__Problem to work on__
Convert the lines starting with the one that contains "Ordering from nearest" and going on through the one that contains "10320 centimetres" into a Markdown table with the columns Number and Line, numbering each line in order. Omit blank lines and leave the pictures out.

__Material supplied__
____

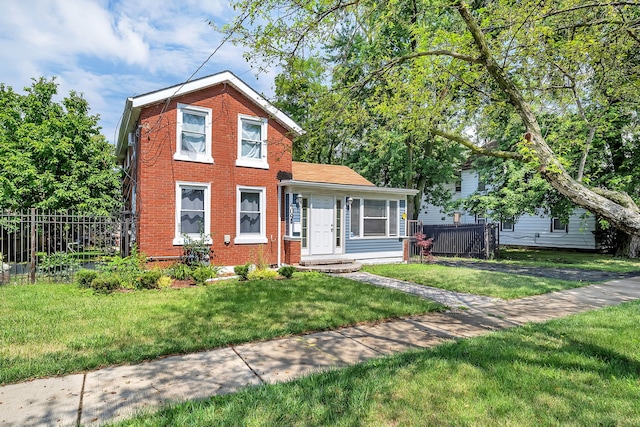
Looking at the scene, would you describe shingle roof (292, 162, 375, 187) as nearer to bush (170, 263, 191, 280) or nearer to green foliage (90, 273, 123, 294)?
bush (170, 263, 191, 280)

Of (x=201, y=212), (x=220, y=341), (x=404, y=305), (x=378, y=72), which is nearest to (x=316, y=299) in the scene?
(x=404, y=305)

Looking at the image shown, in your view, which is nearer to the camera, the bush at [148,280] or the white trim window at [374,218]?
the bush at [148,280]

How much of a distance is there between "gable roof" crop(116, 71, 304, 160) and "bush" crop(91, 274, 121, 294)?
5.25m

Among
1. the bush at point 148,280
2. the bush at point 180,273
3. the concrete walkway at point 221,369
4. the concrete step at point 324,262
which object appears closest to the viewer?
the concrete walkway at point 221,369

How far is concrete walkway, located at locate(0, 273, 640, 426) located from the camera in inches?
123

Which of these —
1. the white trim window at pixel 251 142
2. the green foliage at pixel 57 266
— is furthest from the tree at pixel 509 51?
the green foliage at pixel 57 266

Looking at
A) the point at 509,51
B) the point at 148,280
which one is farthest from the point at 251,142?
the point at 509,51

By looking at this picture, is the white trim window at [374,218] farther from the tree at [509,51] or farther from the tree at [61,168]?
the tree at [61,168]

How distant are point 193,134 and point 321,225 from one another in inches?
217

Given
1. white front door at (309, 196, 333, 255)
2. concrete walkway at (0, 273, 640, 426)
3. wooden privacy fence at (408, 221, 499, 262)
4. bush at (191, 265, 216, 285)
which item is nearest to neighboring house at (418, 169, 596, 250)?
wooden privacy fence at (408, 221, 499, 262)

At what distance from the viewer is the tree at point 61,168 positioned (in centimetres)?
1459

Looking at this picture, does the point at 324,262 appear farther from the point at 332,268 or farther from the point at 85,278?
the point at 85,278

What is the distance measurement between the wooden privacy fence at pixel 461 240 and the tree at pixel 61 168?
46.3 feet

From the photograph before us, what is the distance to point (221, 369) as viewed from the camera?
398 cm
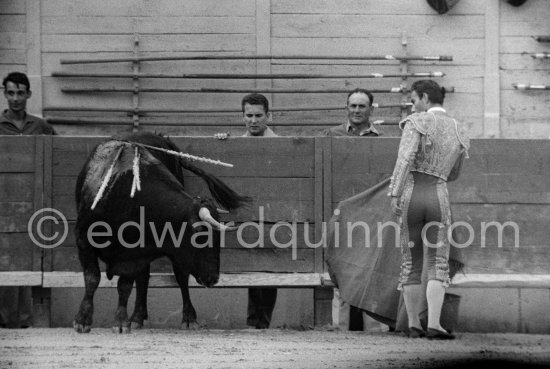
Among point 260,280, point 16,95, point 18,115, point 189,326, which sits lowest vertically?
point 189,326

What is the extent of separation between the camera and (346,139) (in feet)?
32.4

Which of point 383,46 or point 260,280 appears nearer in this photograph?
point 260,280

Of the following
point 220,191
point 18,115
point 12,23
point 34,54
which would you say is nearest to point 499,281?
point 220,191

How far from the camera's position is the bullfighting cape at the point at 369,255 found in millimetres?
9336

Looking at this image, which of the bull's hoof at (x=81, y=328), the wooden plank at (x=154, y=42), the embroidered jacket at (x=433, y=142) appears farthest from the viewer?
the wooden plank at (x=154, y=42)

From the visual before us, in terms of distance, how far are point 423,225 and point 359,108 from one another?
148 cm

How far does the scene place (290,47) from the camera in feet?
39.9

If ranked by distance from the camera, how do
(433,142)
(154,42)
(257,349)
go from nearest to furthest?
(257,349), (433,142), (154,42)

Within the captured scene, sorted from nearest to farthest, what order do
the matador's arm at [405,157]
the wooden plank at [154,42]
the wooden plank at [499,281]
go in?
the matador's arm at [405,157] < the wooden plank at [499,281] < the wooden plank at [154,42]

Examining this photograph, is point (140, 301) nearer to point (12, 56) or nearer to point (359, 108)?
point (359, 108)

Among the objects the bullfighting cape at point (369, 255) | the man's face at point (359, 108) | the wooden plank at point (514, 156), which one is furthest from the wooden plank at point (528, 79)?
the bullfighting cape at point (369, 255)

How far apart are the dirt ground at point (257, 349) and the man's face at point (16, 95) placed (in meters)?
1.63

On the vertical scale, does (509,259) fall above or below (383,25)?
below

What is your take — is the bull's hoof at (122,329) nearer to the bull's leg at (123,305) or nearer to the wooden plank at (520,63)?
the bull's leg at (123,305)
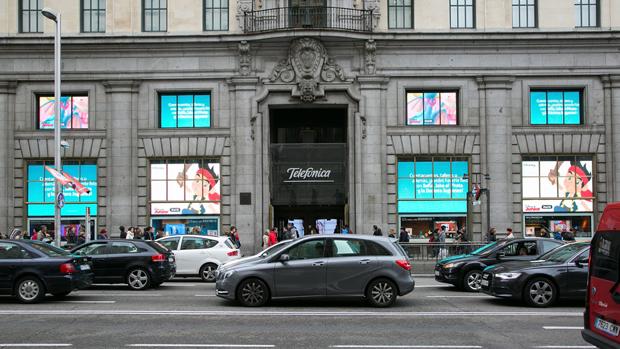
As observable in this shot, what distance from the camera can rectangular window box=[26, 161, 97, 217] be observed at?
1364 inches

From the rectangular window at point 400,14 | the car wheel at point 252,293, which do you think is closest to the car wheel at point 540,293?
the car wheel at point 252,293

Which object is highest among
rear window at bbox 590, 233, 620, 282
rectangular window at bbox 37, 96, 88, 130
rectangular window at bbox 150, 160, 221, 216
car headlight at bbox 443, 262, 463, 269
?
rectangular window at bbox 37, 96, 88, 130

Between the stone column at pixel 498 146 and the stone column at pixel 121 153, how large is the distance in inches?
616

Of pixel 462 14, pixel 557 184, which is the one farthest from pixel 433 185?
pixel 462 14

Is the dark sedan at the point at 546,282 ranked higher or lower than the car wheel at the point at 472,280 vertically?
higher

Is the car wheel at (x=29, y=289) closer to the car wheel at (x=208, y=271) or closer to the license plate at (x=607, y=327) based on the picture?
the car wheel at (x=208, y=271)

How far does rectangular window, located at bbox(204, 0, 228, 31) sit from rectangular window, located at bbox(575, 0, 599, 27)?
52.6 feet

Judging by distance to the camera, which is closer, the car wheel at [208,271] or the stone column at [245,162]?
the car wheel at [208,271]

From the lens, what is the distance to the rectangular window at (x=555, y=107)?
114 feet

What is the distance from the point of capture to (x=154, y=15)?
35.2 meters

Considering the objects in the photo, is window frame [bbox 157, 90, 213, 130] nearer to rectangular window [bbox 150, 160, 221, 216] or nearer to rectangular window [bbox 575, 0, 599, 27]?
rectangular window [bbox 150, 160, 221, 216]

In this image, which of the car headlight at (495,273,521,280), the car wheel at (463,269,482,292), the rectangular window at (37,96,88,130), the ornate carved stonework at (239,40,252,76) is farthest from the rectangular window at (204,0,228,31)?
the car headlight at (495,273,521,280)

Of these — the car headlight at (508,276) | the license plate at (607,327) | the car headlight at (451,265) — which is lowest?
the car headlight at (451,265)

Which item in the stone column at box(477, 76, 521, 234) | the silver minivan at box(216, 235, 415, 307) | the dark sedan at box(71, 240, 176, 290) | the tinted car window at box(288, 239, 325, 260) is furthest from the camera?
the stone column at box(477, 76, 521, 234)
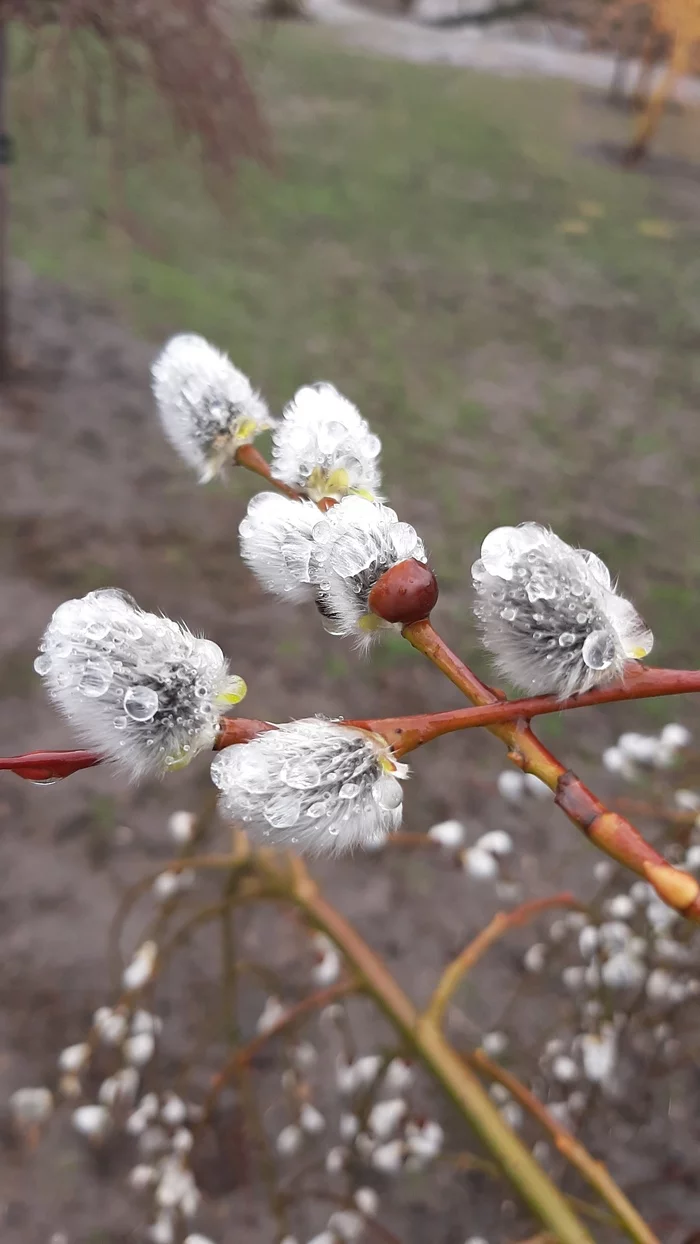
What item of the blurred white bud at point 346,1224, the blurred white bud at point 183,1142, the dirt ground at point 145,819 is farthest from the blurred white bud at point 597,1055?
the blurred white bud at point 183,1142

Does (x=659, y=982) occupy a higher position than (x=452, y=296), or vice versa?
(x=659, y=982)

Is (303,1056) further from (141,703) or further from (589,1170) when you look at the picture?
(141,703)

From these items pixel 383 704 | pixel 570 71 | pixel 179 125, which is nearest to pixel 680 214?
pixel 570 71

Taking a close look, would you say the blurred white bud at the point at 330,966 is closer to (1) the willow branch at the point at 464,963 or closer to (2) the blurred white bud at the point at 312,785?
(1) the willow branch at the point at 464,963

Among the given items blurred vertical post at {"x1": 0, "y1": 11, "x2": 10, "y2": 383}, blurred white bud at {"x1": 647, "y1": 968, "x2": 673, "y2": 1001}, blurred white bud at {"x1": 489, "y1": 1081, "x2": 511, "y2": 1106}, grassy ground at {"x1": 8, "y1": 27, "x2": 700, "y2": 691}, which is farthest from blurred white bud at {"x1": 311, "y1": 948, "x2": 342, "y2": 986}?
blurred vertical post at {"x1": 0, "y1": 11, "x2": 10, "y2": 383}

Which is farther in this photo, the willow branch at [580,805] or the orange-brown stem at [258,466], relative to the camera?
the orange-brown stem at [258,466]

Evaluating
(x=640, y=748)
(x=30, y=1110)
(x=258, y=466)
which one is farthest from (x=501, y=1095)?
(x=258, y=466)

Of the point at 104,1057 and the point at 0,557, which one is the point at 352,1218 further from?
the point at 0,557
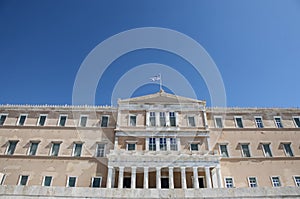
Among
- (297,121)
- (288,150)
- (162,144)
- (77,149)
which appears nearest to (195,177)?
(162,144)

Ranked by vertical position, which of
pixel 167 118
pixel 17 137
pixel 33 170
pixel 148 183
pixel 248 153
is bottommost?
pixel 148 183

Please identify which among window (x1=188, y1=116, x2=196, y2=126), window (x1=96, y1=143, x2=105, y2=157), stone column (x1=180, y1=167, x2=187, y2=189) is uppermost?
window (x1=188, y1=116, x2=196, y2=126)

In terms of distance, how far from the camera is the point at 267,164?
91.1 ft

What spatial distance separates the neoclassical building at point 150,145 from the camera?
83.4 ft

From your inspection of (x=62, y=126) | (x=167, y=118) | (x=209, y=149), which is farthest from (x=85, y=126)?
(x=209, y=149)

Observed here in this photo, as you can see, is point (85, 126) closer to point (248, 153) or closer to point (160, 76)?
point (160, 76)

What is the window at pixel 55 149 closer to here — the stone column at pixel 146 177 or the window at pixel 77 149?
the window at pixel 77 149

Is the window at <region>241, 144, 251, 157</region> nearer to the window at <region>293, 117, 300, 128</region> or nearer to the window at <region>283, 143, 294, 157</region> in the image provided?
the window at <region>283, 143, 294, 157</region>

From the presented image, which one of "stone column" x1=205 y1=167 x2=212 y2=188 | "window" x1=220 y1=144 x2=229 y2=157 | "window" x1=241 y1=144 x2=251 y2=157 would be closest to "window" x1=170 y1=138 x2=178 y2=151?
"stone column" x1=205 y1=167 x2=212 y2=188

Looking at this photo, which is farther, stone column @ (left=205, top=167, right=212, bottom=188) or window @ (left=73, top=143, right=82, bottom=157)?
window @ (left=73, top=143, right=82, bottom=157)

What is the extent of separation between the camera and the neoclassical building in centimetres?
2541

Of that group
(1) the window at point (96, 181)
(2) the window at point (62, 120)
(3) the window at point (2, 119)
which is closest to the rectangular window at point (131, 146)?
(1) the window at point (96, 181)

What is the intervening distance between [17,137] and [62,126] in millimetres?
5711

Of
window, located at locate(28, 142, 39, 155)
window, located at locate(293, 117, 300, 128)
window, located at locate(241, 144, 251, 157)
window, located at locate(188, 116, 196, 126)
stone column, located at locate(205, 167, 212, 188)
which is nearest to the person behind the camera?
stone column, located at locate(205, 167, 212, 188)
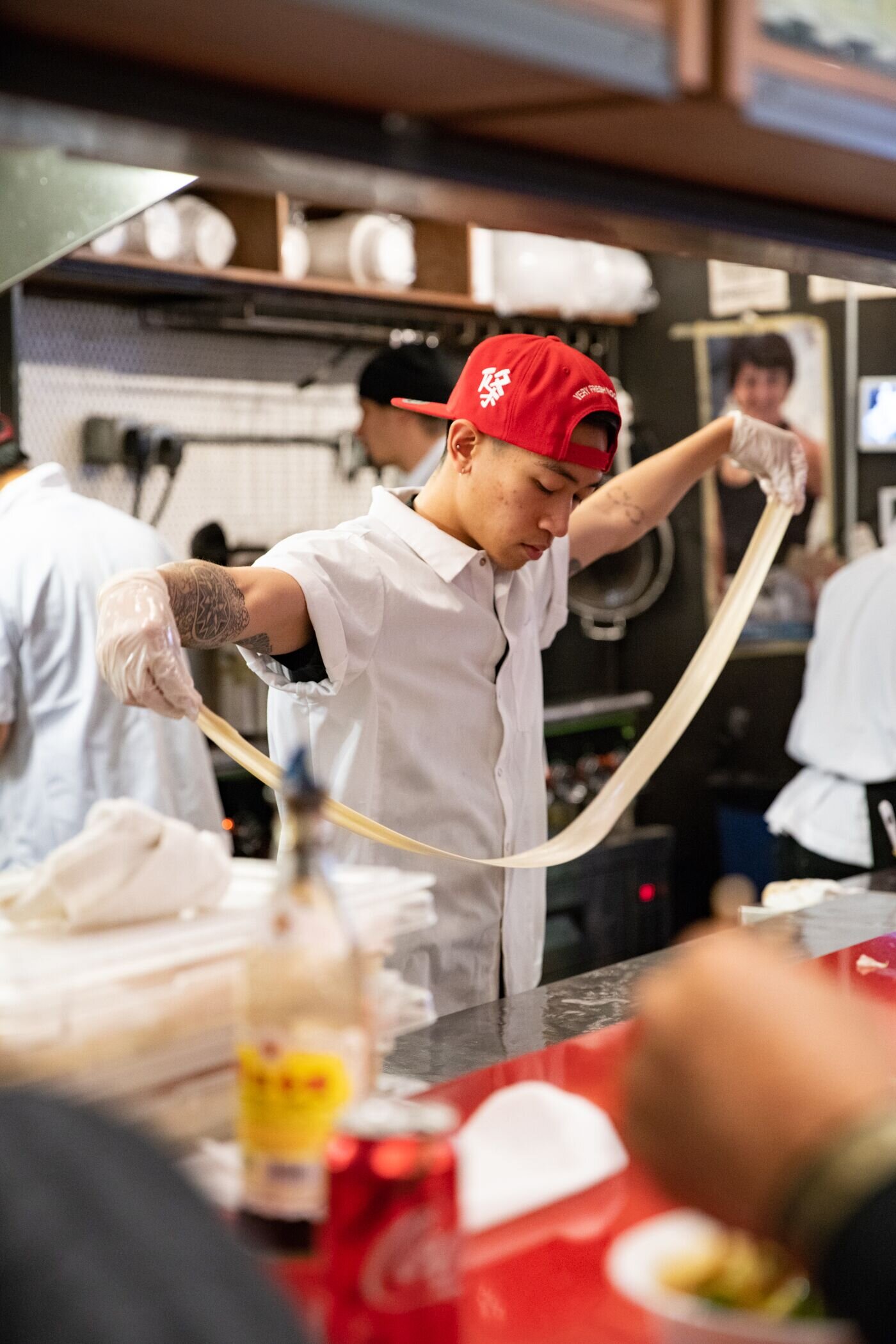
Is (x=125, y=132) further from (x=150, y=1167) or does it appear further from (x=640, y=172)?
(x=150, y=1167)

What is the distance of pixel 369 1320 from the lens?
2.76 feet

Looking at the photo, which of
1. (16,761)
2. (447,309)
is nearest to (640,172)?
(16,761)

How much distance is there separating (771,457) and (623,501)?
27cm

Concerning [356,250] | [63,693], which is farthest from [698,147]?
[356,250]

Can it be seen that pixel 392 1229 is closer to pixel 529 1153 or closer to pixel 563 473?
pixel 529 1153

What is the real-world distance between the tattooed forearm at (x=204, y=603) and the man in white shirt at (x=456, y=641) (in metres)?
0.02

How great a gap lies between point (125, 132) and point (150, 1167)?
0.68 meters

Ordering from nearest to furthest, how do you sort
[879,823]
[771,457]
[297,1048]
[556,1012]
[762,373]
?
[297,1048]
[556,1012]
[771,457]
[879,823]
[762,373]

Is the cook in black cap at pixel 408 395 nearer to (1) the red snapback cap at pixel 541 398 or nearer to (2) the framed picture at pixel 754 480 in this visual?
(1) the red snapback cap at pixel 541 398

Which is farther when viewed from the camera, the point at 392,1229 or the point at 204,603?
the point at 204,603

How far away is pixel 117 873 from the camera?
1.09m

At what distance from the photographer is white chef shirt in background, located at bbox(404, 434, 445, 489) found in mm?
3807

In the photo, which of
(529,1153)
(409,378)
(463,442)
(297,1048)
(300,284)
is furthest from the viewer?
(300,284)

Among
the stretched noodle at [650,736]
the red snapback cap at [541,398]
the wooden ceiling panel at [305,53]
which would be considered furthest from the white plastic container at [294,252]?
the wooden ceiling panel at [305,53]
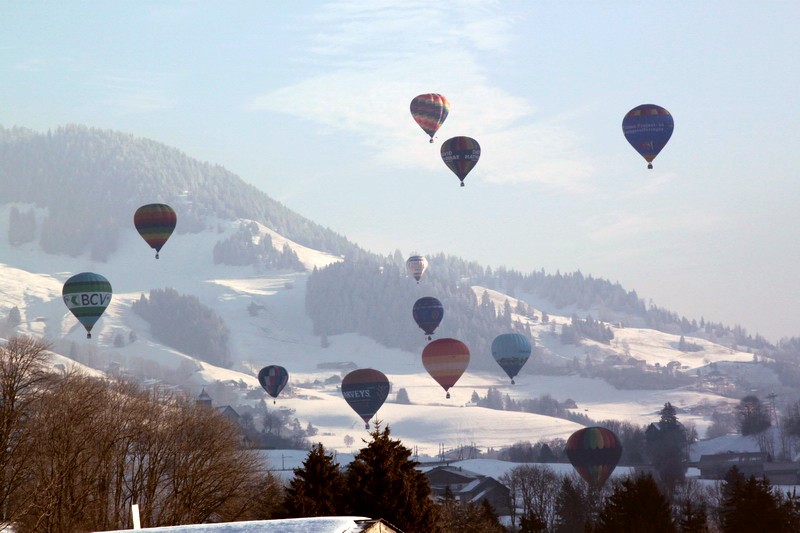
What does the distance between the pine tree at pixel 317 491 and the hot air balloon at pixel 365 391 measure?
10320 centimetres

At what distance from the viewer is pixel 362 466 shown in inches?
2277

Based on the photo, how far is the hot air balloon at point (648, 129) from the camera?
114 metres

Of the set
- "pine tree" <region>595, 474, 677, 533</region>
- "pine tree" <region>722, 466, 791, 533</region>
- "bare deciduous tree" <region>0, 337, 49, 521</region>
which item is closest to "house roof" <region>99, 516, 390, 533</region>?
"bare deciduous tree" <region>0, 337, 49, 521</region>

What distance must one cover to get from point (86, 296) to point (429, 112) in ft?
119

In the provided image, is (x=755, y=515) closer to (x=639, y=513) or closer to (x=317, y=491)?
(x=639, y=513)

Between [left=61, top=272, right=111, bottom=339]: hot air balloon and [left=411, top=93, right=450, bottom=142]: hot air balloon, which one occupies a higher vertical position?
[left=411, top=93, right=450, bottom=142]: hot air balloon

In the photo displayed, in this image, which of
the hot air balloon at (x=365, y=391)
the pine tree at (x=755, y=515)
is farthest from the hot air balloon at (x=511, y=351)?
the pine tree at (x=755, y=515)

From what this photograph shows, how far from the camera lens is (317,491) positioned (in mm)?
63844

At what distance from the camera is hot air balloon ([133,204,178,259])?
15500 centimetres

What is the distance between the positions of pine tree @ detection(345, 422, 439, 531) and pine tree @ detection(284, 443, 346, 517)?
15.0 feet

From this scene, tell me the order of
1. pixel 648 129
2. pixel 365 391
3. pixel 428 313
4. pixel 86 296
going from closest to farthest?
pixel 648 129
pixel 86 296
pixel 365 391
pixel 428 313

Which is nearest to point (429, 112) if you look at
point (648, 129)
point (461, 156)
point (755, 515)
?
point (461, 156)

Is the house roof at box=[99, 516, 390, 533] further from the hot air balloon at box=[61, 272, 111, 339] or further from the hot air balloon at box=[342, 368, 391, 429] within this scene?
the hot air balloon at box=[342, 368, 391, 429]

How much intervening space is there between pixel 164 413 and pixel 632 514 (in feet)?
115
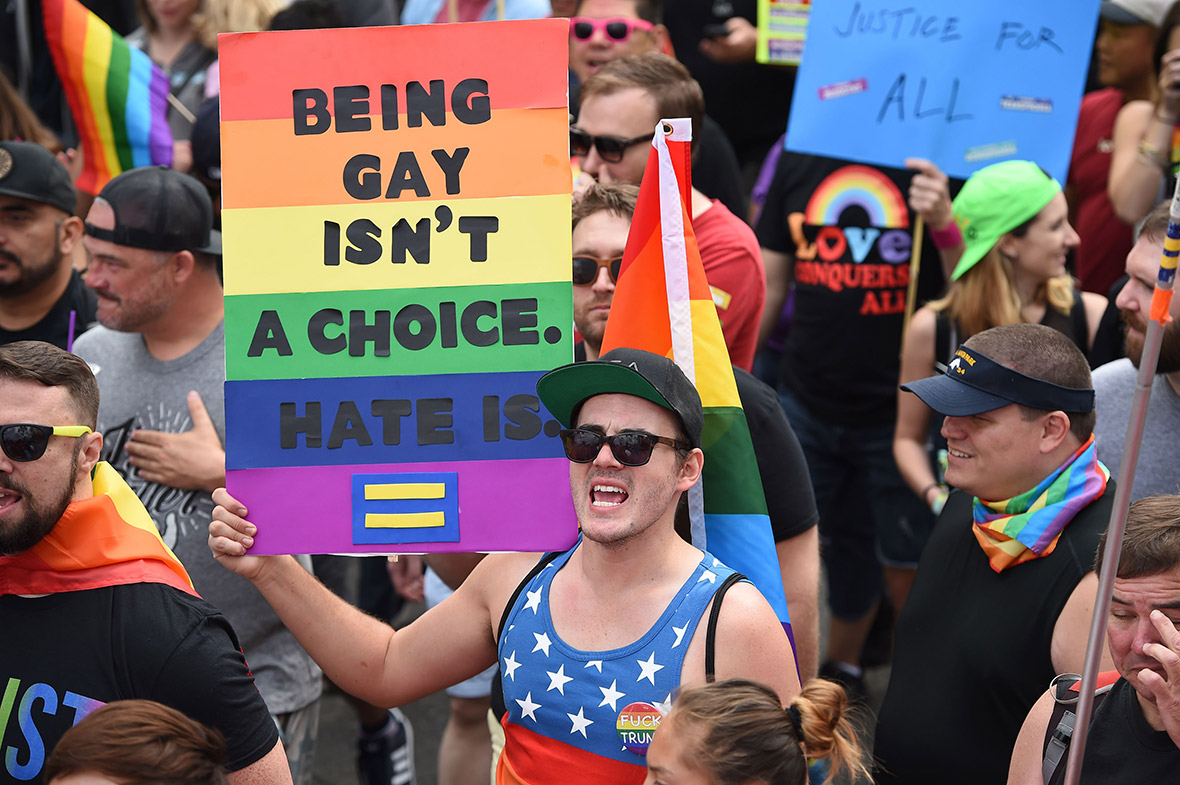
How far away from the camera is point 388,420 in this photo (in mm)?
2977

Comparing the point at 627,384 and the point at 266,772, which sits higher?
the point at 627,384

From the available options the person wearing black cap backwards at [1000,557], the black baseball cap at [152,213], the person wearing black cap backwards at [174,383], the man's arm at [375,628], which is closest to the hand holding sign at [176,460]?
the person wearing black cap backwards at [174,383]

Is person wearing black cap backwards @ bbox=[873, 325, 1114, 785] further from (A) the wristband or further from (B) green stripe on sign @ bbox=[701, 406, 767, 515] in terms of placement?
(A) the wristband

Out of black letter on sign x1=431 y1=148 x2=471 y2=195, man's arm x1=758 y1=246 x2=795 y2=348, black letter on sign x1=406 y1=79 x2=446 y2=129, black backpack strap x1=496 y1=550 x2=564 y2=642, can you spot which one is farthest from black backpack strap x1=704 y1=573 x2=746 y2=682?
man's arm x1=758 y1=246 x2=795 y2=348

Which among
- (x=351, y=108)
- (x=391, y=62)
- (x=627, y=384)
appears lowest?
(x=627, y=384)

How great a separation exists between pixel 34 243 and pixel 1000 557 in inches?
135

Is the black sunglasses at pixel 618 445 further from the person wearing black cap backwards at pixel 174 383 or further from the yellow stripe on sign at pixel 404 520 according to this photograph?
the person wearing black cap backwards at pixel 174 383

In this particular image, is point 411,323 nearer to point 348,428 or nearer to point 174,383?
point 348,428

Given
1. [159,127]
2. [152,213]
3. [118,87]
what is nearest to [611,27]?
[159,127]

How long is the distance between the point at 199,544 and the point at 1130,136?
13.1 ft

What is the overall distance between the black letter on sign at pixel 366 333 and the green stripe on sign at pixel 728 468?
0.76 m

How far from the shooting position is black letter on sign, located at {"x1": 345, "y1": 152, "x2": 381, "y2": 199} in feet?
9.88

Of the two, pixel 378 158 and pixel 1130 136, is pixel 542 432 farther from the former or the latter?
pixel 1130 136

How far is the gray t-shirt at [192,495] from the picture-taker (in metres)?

____

__Finished exercise__
| Number | Line |
|---|---|
| 1 | Ordering from nearest to furthest, how do you sort |
| 2 | [879,823] |
| 3 | [771,457] |
| 4 | [297,1048] |
| 5 | [556,1012] |
| 6 | [762,373] |
| 7 | ? |
| 8 | [297,1048] |
| 9 | [556,1012] |
| 10 | [771,457] |
| 11 | [879,823] |
| 12 | [762,373] |
| 13 | Is the cook in black cap at pixel 408 395 nearer to (1) the red snapback cap at pixel 541 398 or nearer to (2) the framed picture at pixel 754 480 in this visual? |
| 14 | (1) the red snapback cap at pixel 541 398 |
| 15 | Which is farther when viewed from the camera, the point at 392,1229 or the point at 204,603? |
| 16 | the point at 204,603 |
| 17 | How far away is pixel 117 873 from the camera? |
| 18 | 1.09m |
| 19 | At what distance from the photographer is white chef shirt in background, located at bbox(404, 434, 445, 489) found in mm? |
| 20 | 3807 |
| 21 | In the photo, which of |
| 22 | (529,1153) |
| 23 | (409,378) |
| 24 | (463,442) |
| 25 | (297,1048) |
| 26 | (300,284) |
| 27 | is furthest from the viewer? |
| 28 | (300,284) |
| 29 | Among |
| 30 | the stretched noodle at [650,736] |
| 31 | the red snapback cap at [541,398] |
| 32 | the wooden ceiling panel at [305,53] |
| 33 | which would be considered furthest from the white plastic container at [294,252]? |
| 34 | the wooden ceiling panel at [305,53] |
| 35 | What does the distance between the pine tree at pixel 317 491 and the hot air balloon at pixel 365 391 measure? |
| 36 | 10320 centimetres |